>> BEGIN TEXT EXTRACT

I've had a really bad cold for a week now. I haven't been posting because I haven't been doing anything besides dragging myself into work, dragging myself back home to bed and lying awake all night coughing. I'm getting cranky. I have laryngitis. I sound like Andy Devine.
Yeah, plunk this ya motherfucker.
All this by way of working around to explaining that I am down with any number of hep cats and kitties. My hepness has it's roots in New Jersey, directly adjacent to the city that never sleeps. When I was a lad, my pals and I would listen to the Symphony Sid show. That was when radio was extremely cool. I never, ever listen to music on the radio anymore, but when I was a kid I would stay up all night pulling in exotic sounds from all over America.
I listened to Buddy Ray's all night trucker's show on WWVA from Wheeling, West Virginia. They played serious hillbilly music, none of that Countrypolitan crap.

>> END TEXT EXTRACT
>> BEGIN DATA SUPPLIED

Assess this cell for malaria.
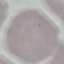
It is uninfected.

stain: Giemsa
capture: smartphone camera at the microscope eyepiece
preparation: thin smear
image_type: cell patch, automatically extracted from a larger field of view and resized to 64 × 64 pixelsName the blood parasite species.
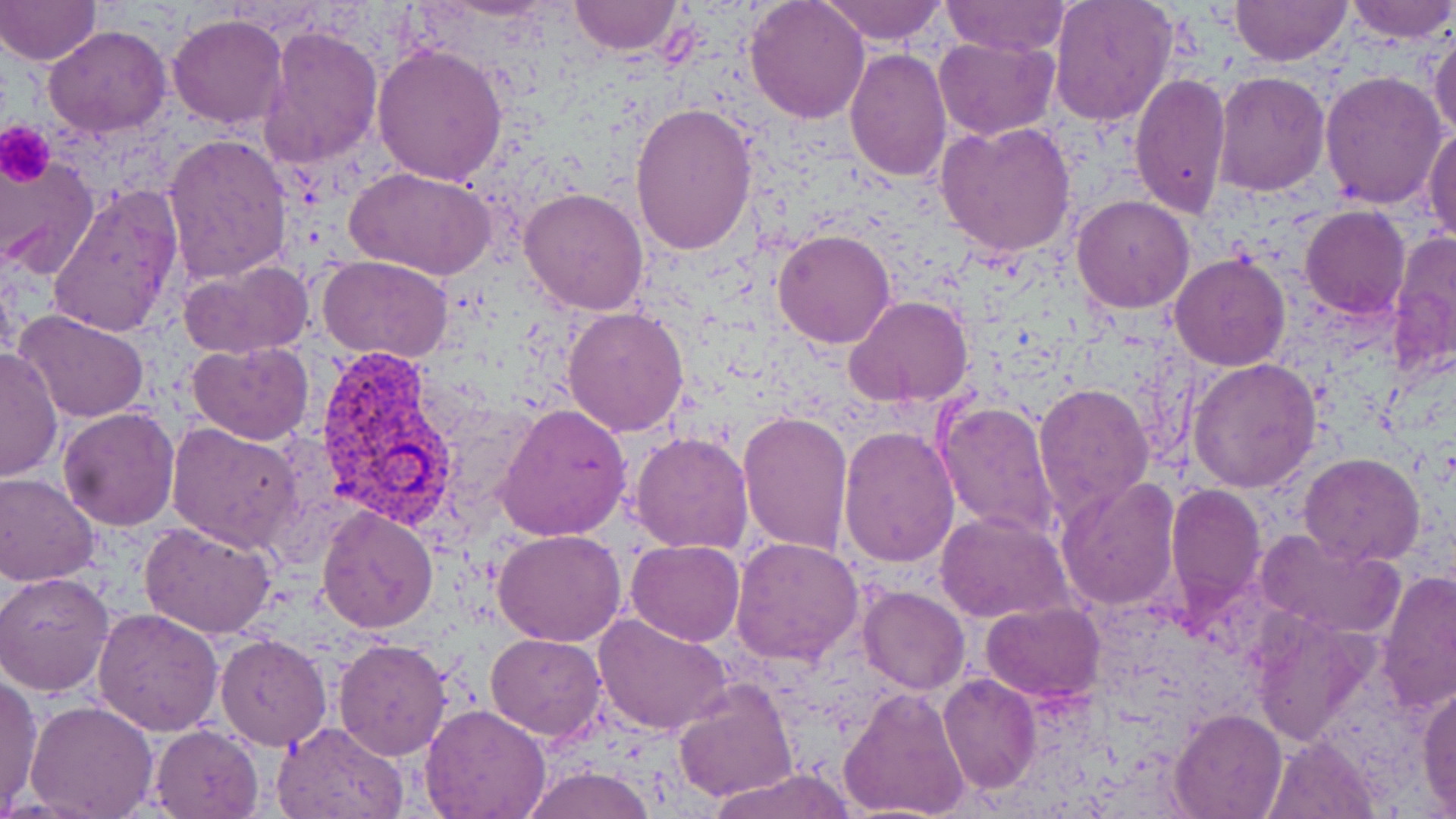
Plasmodium vivax.

field_of_view: single
platelet_locations: 'approximate bounding boxes as [x1, y1, x2, y2] in pixels: [1, 122, 54, 183]'
preparation: thin blood film
image_size: 1456×819 pixels
modality: optical microscopy
stain: May-Grünwald-Giemsa
uninfected_red_blood_cell_locations: 'approximate bounding boxes as [x1, y1, x2, y2] in pixels: [819, 0, 949, 46], [940, 0, 1072, 57], [1048, 0, 1179, 127], [1230, 0, 1349, 66], [1343, 0, 1456, 45], [567, 1, 683, 56], [746, 1, 870, 122], [0, 2, 101, 65], [167, 13, 289, 130], [258, 23, 383, 170], [44, 25, 173, 138], [1429, 27, 1456, 145], [934, 35, 1058, 139], [371, 41, 508, 184], [844, 47, 951, 182], [1211, 70, 1329, 195], [1127, 71, 1232, 219], [1319, 71, 1449, 210], [630, 102, 759, 257], [934, 120, 1078, 259], [1425, 125, 1456, 244], [163, 134, 293, 283], [0, 156, 101, 279], [346, 166, 497, 280], [45, 186, 184, 339], [520, 187, 649, 317], [1071, 194, 1196, 313], [1299, 205, 1410, 319], [772, 229, 894, 349], [1386, 232, 1455, 379], [1169, 253, 1291, 371], [318, 255, 455, 363], [179, 260, 314, 359], [845, 295, 973, 407], [563, 305, 691, 436], [15, 312, 149, 424], [187, 340, 314, 445], [1, 346, 62, 485], [1188, 359, 1322, 492], [1033, 381, 1155, 527], [935, 399, 1062, 543], [497, 402, 632, 542], [57, 408, 180, 531], [737, 411, 852, 554], [165, 424, 303, 556], [838, 426, 960, 567], [629, 432, 754, 554], [1299, 454, 1423, 566], [1, 471, 101, 585], [1056, 478, 1181, 612], [1164, 484, 1265, 611], [317, 506, 439, 632], [937, 510, 1073, 625], [140, 521, 278, 638], [492, 527, 626, 646], [1256, 527, 1404, 638], [729, 537, 864, 667], [626, 540, 744, 646], [1377, 569, 1456, 713], [1, 570, 116, 695], [858, 584, 969, 695], [980, 601, 1103, 702], [92, 606, 223, 737], [592, 612, 736, 736], [485, 633, 609, 740], [216, 634, 333, 752], [333, 636, 453, 759], [0, 671, 44, 807], [938, 673, 1041, 793], [672, 677, 799, 804], [1416, 682, 1456, 810], [840, 686, 972, 819], [25, 699, 158, 819], [421, 703, 551, 819], [1171, 707, 1286, 819], [271, 720, 409, 819], [150, 724, 262, 818], [1264, 733, 1383, 819], [520, 765, 656, 819], [706, 767, 858, 819]'
plasmodium_vivax_infected_red_blood_cell_locations: 'approximate bounding boxes as [x1, y1, x2, y2] in pixels: [314, 350, 457, 525]'
magnification: 1000x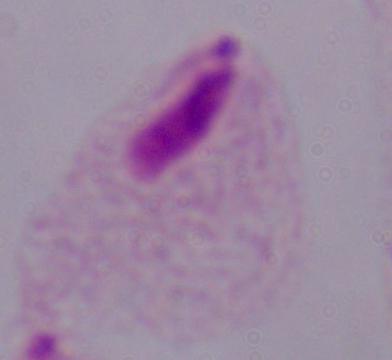
magnification: 1000x
modality: photomicrograph
identification: trichomonadName the parasite shown.
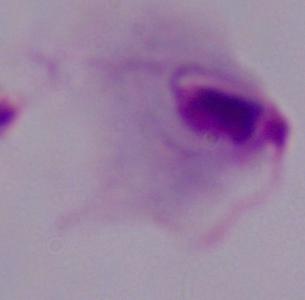
This is a trichomonad.

Captured at 1000x magnification. Photomicrograph.Give the position of every malaria parasite.
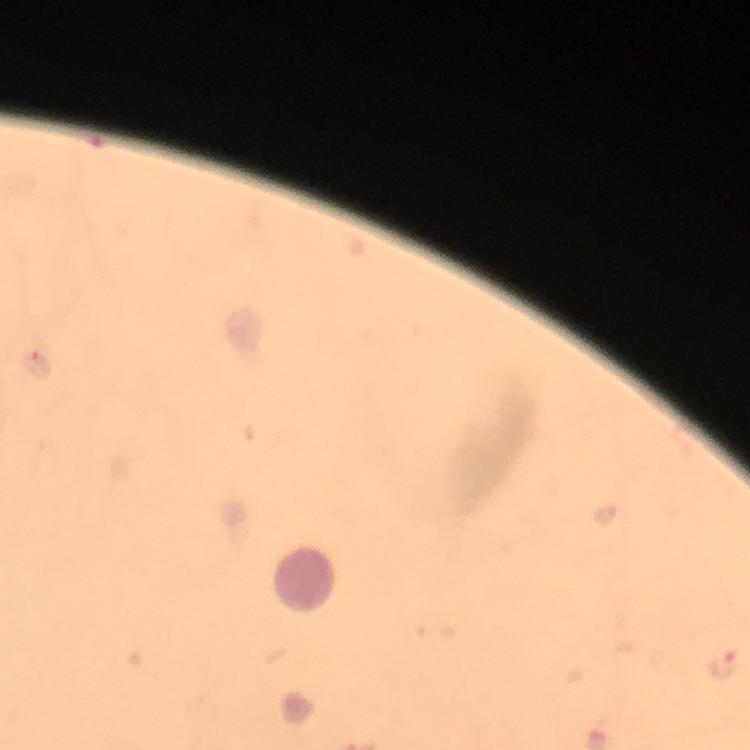
Approximate object centers, in pixels from the top-left corner.
Malaria parasites: (x=37, y=364), (x=723, y=663).

Thick blood smear. Photographed through the microscope with a smartphone camera. At 100x magnification. A crop from one field of view. Giemsa-stained preparation. Image is 750×750 pixels. From a diagnostic examination for malaria. Immersion oil was used.Classify this cell by malaria status.
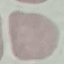
It is uninfected.

Thin smear of blood. Giemsa-stained preparation. Acquired by smartphone through the microscope eyepiece. Cell patch, automatically extracted from a larger field of view and resized to 64 × 64 pixels.Comment on the morphology of the erythrocytes.
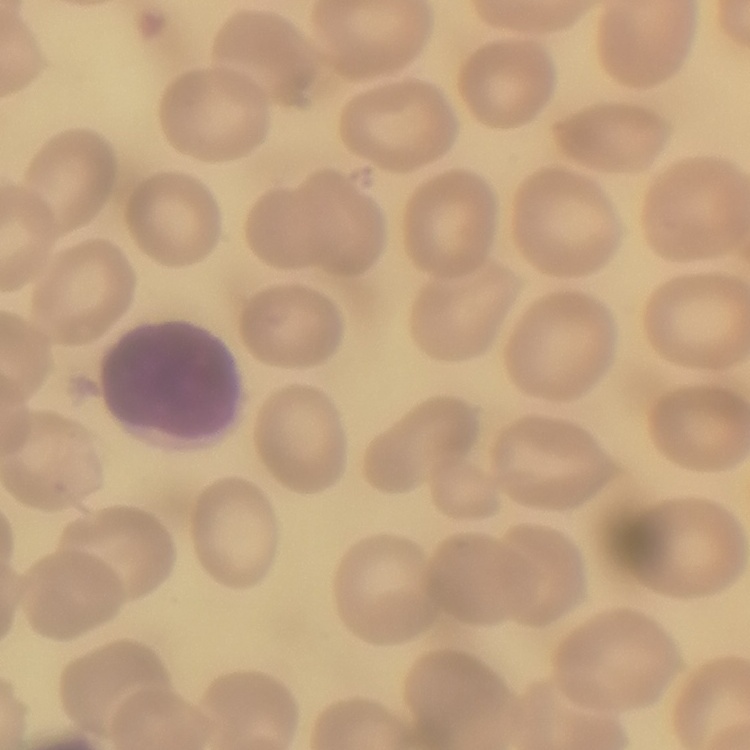
They show no rouleaux formation.

Summary:
  - Preparation: thin peripheral smear
  - Stain: Field's or Giemsa
  - Image type: one tile cut from a larger photomicrograph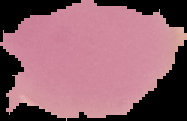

>> END DATA SUPPLIED

*WRITTEN TASK*. Reproduce the blog post from "I've had a really" to "like Andy Devine.", swapping "cold" for "flu".

*EXERCISE RESPONSE*.
I've had a really bad flu for a week now. I haven't been posting because I haven't been doing anything besides dragging myself into work, dragging myself back home to bed and lying awake all night coughing. I'm getting cranky. I have laryngitis. I sound like Andy Devine.